*WHAT THIS TASK INVOLVES:*
Transcribe verbatim the stretch of the recipe step architecture text below from "Before implementing a" through "R/scale.R (modify-in-place pattern)".

Understanding Recipe Step Architecture

Before implementing a recipe step, understand the recipe step architecture and workflow.

Note for Source Development: If you’re contributing directly to the recipes package, you can use internal helper functions like recipes_eval_select(), check_type(), and get_case_weights() without the recipes:: prefix. See the Source Development Guide for details.

Reference implementations showing complete architecture:

  • Simple steps: R/center.R, R/scale.R (modify-in-place pattern)

  • Complex steps: R/dummy.R, R/pca.R (create-new-columns pattern)

  • Row operations: R/filter.R, R/sample.R (skip behavior)

The Three-Function Pattern

Every recipe step consists of three functions:

1. Step constructor (e.g., step_center())

User-facing function that:

  • Captures user arguments

  • Uses enquos(...) to capture variable selections

  • Returns recipe with step added via add_step()

step_center <- function(recipe, ..., role = NA, trained = FALSE,
                        means = NULL, na_rm = TRUE, skip = FALSE,
                        id = rand_id("center")) {
  add_step(
    recipe,
    step_center_new(
      terms = enquos(...),
      role = role,
      trained = trained,
      means = means,
      na_rm = na_rm,
      skip = skip,
      id = id
    )
  )
}

2. Step initialization (e.g., step_center_new())

Internal constructor that:

  • Is a minimal function with no defaults

  • Calls step(subclass = "name", ...) to create S3 object

step_center_new <- function(terms, role, trained, means, na_rm, skip, id) {
  step(
    subclass = "center",
    terms = terms,
    role = role,
    trained = trained,
    means = means,
    na_rm = na_rm,
    skip = skip,
    id = id
  )
}

3. S3 methods

Required methods for every step:

  • prep.step_*() - Estimates parameters from training data

  • bake.step_*() - Applies transformation to new data

  • print.step_*() - Displays step in recipe summary

  • tidy.step_*() - Returns step information as tibble

The prep/bake Workflow

prep() - Training phase

Prep resolves variable selections and learns parameters from training data:

prep.step_center <- function(x, training, info = NULL, ...) {
  # 1. Resolve variable selections to actual column names
  col_names <- recipes_eval_select(x$terms, training, info)

  # 2. Validate column types
  check_type(training[, col_names], types = c("double", "integer"))

  # 3. Compute statistics/parameters from training data
  means <- colMeans(training[, col_names], na.rm = x$na_rm)

  # 4. Store learned parameters in step object
  # 5. Return updated step with trained = TRUE
  step_center_new(
    terms = x$terms,
    role = x$role,
    trained = TRUE,
    means = means,
    na_rm = x$na_rm,
    skip = x$skip,
    id = x$id
  )
}

prep() responsibilities:

  • Resolve variable selections (e.g., all_numeric() → actual column names)

  • Validate column types

  • Compute statistics/parameters from training data

  • Store learned parameters in step object

  • Return updated step with trained = TRUE

bake() - Application phase

Bake applies the transformation using stored parameters:

bake.step_center <- function(object, new_data, ...) {
  # 1. Get column names from trained step
  col_names <- names(object$means)

*DATA RECORDS:*
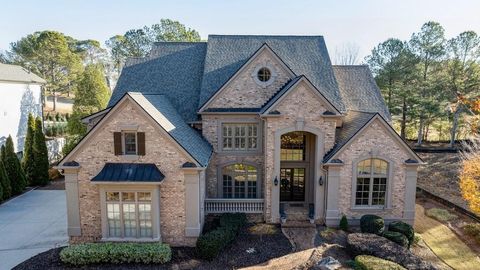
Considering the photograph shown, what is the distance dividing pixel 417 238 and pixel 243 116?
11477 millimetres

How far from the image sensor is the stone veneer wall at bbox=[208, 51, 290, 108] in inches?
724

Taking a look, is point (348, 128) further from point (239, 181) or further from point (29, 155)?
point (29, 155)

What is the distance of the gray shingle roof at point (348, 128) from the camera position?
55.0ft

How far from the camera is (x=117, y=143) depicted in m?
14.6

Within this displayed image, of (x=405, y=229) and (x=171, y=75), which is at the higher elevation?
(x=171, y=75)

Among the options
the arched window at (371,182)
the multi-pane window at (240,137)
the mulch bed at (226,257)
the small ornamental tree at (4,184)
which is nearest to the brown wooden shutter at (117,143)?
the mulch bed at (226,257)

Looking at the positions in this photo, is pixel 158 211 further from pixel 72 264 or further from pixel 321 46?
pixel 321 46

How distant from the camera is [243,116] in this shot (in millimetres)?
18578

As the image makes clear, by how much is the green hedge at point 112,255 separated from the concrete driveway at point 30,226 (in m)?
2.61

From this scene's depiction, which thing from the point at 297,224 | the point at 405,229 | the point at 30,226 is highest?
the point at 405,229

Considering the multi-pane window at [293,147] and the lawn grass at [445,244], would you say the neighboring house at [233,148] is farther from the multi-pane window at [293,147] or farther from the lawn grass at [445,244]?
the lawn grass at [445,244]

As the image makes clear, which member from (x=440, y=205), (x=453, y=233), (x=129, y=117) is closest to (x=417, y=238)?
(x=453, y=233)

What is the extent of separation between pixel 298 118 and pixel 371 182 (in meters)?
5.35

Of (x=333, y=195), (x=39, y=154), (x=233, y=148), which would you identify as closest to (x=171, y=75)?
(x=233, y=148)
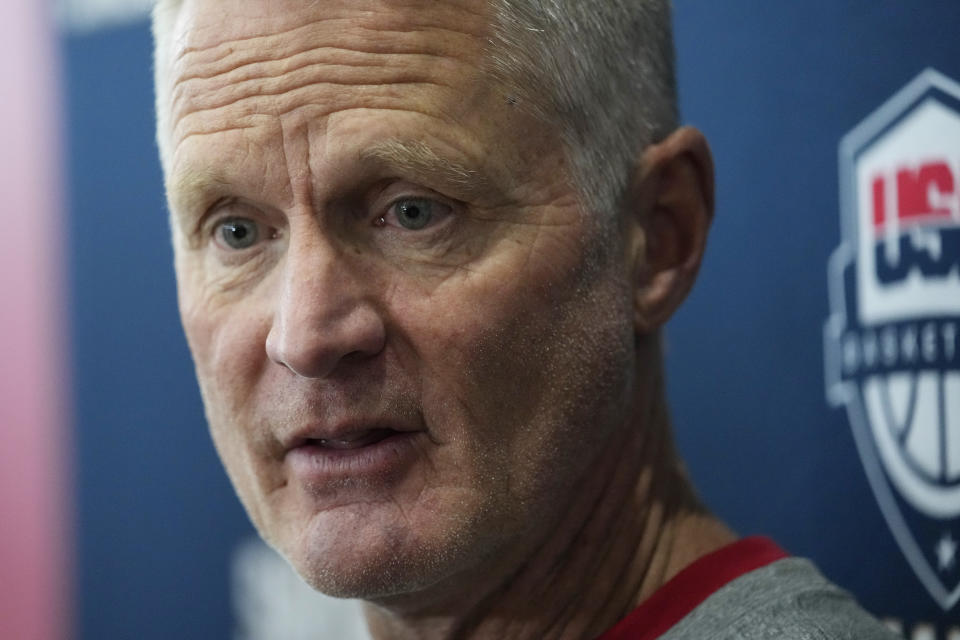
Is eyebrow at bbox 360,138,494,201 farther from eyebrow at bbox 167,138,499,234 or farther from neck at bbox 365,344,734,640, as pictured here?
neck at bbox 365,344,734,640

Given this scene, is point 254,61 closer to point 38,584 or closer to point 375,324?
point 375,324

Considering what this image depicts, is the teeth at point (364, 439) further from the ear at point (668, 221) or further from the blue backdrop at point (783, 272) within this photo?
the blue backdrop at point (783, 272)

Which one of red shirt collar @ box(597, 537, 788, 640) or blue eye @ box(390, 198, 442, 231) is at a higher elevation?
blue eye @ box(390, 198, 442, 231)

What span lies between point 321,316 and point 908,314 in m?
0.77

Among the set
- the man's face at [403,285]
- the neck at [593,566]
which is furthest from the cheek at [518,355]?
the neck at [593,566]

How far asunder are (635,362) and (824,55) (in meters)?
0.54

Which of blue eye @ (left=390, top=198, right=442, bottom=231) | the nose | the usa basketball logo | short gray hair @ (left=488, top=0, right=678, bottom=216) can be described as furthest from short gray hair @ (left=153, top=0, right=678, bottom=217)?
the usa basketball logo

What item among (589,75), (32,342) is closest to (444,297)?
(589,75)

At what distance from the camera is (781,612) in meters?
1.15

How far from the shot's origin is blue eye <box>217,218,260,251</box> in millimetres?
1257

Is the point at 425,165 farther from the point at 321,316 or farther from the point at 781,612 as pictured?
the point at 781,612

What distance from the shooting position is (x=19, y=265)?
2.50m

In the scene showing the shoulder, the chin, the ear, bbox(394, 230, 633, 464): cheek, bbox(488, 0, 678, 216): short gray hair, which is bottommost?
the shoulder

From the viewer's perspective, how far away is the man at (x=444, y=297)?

*REPLY:*
Before implementing a recipe step, understand the recipe step architecture and workflow.

Note for Source Development: If you’re contributing directly to the recipes package, you can use internal helper functions like recipes_eval_select(), check_type(), and get_case_weights() without the recipes:: prefix. See the Source Development Guide for details.

Reference implementations showing complete architecture:

  • Simple steps: R/center.R, R/scale.R (modify-in-place pattern)